• _PROBLEM TO WORK ON_:
Copy the records below verbatim, starting with the line that contains "Is the paper" and continuing through the end of the records.

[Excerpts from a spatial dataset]
*****

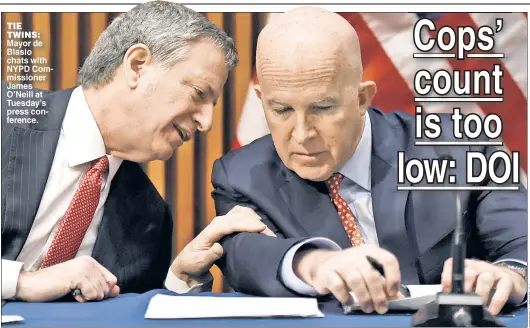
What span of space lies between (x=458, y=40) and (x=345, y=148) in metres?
0.48

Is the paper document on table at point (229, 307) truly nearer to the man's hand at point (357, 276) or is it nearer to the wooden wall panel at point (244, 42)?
the man's hand at point (357, 276)

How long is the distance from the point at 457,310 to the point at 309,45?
2.79 feet

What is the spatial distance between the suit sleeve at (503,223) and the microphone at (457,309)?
39 cm

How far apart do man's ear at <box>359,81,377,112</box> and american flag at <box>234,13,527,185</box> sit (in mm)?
24

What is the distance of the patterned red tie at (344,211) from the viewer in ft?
8.26

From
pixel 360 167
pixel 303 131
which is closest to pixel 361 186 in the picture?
pixel 360 167

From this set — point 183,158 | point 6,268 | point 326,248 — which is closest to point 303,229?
point 326,248

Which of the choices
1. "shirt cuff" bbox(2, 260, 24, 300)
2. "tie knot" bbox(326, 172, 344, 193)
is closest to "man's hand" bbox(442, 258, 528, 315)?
"tie knot" bbox(326, 172, 344, 193)

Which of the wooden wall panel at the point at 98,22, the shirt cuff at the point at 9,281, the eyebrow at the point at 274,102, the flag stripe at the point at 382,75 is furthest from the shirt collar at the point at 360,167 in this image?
the shirt cuff at the point at 9,281

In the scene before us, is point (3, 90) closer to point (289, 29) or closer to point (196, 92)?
point (196, 92)

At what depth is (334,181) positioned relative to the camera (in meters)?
2.57

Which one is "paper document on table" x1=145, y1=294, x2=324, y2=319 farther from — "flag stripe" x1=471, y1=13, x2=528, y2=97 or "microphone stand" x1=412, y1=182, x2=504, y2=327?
"flag stripe" x1=471, y1=13, x2=528, y2=97

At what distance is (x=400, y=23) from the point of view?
8.63ft

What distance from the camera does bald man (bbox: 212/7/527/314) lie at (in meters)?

*****

• _THE SOLUTION_:
Is the paper document on table at point (229, 307) truly nearer to the man's hand at point (357, 276) or is it nearer to the wooden wall panel at point (244, 42)?
the man's hand at point (357, 276)

How long is the distance from the point at 457,310 to the point at 309,45?
2.79 feet

What is the spatial distance between the suit sleeve at (503,223) and the microphone at (457,309)?
39 cm

How far apart do man's ear at <box>359,81,377,112</box> and american flag at <box>234,13,527,185</box> sit (in mm)?
24

What is the distance of the patterned red tie at (344,211) from the viewer in ft?
8.26

From
pixel 360 167
pixel 303 131
which is closest to pixel 361 186 in the picture?
pixel 360 167

From this set — point 183,158 | point 6,268 | point 326,248 — which is closest to point 303,229?
point 326,248

Which of the choices
1. "shirt cuff" bbox(2, 260, 24, 300)
2. "tie knot" bbox(326, 172, 344, 193)
is closest to "man's hand" bbox(442, 258, 528, 315)?
"tie knot" bbox(326, 172, 344, 193)

Which of the wooden wall panel at the point at 98,22, the shirt cuff at the point at 9,281, the eyebrow at the point at 274,102, the flag stripe at the point at 382,75 is furthest from the shirt collar at the point at 360,167 in this image?
the shirt cuff at the point at 9,281

In the scene before us, is point (3, 90) closer to point (289, 29) or closer to point (196, 92)?
point (196, 92)

At what depth is (334,181) positioned relative to the camera (in meters)?
2.57

Which one is "paper document on table" x1=145, y1=294, x2=324, y2=319 farther from — "flag stripe" x1=471, y1=13, x2=528, y2=97 or "microphone stand" x1=412, y1=182, x2=504, y2=327?
"flag stripe" x1=471, y1=13, x2=528, y2=97

At what distance is (x=400, y=23) from the point of view?
8.63ft

What distance from the camera does bald man (bbox: 212/7/527/314) lie at (in meters)?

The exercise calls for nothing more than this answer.